PROBLEM DETAILS
Rewrite the lines starting at the one that contains "As seen in the" and ending at the last line, changing "green tree" to "oak tree" and leaving everything else as it is; give only those lines.

RECORDS SUPPLIED
◆ ◆ ◆ ◆

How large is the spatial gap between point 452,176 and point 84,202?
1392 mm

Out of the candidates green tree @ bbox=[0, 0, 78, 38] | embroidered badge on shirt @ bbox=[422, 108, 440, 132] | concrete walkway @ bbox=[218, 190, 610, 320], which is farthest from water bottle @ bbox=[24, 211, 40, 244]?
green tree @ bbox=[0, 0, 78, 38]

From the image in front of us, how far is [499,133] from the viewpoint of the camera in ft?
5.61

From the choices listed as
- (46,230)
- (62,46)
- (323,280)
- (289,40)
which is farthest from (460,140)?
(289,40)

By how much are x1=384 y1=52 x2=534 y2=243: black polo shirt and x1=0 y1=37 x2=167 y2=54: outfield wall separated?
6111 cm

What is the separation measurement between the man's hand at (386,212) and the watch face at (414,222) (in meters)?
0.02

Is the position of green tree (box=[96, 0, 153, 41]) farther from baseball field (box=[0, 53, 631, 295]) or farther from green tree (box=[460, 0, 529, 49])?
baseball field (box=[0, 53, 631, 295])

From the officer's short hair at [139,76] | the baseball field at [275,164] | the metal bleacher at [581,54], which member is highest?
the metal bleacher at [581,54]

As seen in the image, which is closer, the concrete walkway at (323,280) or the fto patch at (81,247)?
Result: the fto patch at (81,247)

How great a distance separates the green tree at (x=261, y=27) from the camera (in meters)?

◆ ◆ ◆ ◆

RESPONSE TO THIS TASK
As seen in the image, which is closer, the concrete walkway at (323,280) or the fto patch at (81,247)?
Result: the fto patch at (81,247)

How great a distance separates the oak tree at (x=261, y=27) from the camera (in meters)?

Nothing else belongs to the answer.